DOCUMENT PASSAGE:
-- start --

In this notebook, we set up your development environment and work through a simple example using the DirectRunner. You can explore other runners with the Beam Capatibility Matrix.
To navigate through different sections, use the table of contents. From View drop-down list, select Table of contents.
To run a code cell, you can click the Run cell button at the top left of the cell, or by select it and press Shift+Enter
. Try modifying a code cell and re-running it to see what happens.
To learn more about Colab, see Welcome to Colaboratory!.
In [1]:
import os
# Run and print a shell command.
def run(cmd):
print('>> {}'.format(cmd))
!{cmd}
print('')
# Change directory to $HOME.
print(f"Changing directory to $HOME: {os.environ['HOME']}\n")
os.chdir(os.environ['HOME'])
# Copy the input file into the local filesystem.
run('mkdir -p data')
run('gsutil cp gs://dataflow-samples/shakespeare/kinglear.txt data/')
In [2]:
# Update and upgrade the system before installing anything else.
run('apt-get update > /dev/null')
run('apt-get upgrade > /dev/null')
# Install the Go package.
run('apt-get install golang-go > /dev/null')
# Check the Go version to see if everything is working well.
run('go version')
# Finally, let's install the Apache Beam SDK for Go.
run('go get -u github.com/apache/beam/sdks/go/...')
Go requires all packages to be contained within the GOPATH
. By default it is located in $HOME/go
, you can check yours using the go env GOPATH
command.
Inside the GOPATH
there should be a src
directory that holds up all the packages, and a bin
directory will be created containing all the compiled binaries.
To learn more about Go's directory structure, see How to Write Go Code.
In [3]:
# Get the GOPATH.
cmd_stdout = !go env GOPATH
GOPATH = cmd_stdout[0]
print(f"GOPATH={GOPATH}\n")
# Create our source code wordcount package.

-- end --

ENTRIES PROVIDED:
-- start --

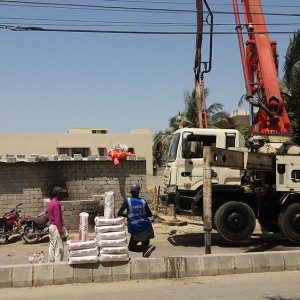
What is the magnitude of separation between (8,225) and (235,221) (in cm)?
632

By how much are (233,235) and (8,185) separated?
7.30m

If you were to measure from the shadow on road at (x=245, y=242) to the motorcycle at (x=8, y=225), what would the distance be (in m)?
4.35

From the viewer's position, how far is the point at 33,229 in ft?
40.9

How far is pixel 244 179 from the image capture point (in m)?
11.7

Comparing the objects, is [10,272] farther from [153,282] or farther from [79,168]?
[79,168]

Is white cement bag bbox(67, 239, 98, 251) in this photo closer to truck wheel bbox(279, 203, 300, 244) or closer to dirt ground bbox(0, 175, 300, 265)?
dirt ground bbox(0, 175, 300, 265)

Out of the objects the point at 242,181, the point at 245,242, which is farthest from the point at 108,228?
the point at 245,242

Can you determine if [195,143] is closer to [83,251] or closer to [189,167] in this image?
[189,167]

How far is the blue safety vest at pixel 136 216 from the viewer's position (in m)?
7.91

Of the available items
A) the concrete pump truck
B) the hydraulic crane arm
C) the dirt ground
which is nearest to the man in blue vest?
the dirt ground

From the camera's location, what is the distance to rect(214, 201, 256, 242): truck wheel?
35.8ft

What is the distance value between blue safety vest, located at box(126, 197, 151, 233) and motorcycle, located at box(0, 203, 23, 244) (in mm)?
5748

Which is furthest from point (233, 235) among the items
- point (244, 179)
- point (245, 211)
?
point (244, 179)

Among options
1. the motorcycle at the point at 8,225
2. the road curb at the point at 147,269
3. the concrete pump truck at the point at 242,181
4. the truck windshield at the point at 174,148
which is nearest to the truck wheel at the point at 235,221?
the concrete pump truck at the point at 242,181
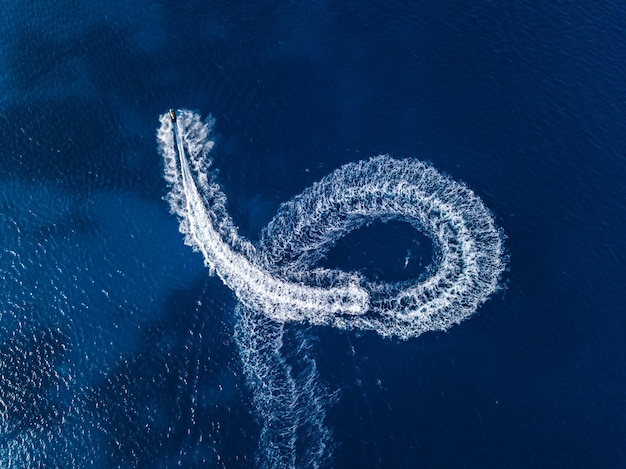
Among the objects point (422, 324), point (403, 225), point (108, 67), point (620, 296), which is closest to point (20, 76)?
point (108, 67)

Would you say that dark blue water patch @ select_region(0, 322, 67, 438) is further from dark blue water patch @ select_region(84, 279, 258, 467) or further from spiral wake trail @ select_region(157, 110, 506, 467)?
spiral wake trail @ select_region(157, 110, 506, 467)

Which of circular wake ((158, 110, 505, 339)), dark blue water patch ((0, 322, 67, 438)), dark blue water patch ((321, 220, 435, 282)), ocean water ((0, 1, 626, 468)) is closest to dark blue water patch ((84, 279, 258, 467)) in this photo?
ocean water ((0, 1, 626, 468))

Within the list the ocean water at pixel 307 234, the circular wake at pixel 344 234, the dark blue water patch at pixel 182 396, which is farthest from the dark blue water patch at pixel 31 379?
the circular wake at pixel 344 234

-- end --

COMPLETE THE FOLLOWING:
1. Shorten the paragraph of the Beam Go setup notebook that begins "Go requires all packages" into one sentence that keeps its main facts.
2. Carry on the Beam Go setup notebook from its final line.

ANSWERS:
1. All Go packages must sit inside the GOPATH, which defaults to $HOME/go and can be checked with the go env GOPATH command.

2.
run(f"mkdir -p {GOPATH}/src/wordcount")
The following example is the "Hello, World!" of data processing, a basic implementation of word count. We're creating a simple data processing pipeline that reads a text file and counts the number of occurrences of every word.
There are many scenarios where all the data does not fit in memory. Notice that the outputs of the pipeline go to the file system, which allows for large processing jobs in distributed environments.
In [4]:
%%writefile go/src/wordcount/wordcount.go
package main
import (
"context"
"flag"
"fmt"
"regexp"
"github.com/apache/beam/sdks/go/pkg/beam"
"github.com/apache/beam/sdks/go/pkg/beam/io/textio"
"github.com/apache/beam/sdks/go/pkg/beam/runners/direct"
"github.com/apache/beam/sdks/go/pkg/beam/transforms/stats"
_ "github.com/apache/beam/sdks/go/pkg/beam/io/filesystem/local"
)
var (
input = flag.String("input", "data/*", "File(s) to read.")
output = flag.String("output", "outputs/wordcounts.txt", "Output filename.")
)
var wordRE = regexp.MustCompile(`[a-zA-Z]+('[a-z])?`)
func main() {
flag.Parse()
beam.Init()
pipeline := beam.NewPipeline()
root := pipeline.Root()
lines := textio.Read(root, *input)
words := beam.ParDo(root, func(line string, emit func(string)) {
for _, word := range wordRE.FindAllString(line, -1) {
emit(word)
}
}, lines)
counted := stats.Count(root, words)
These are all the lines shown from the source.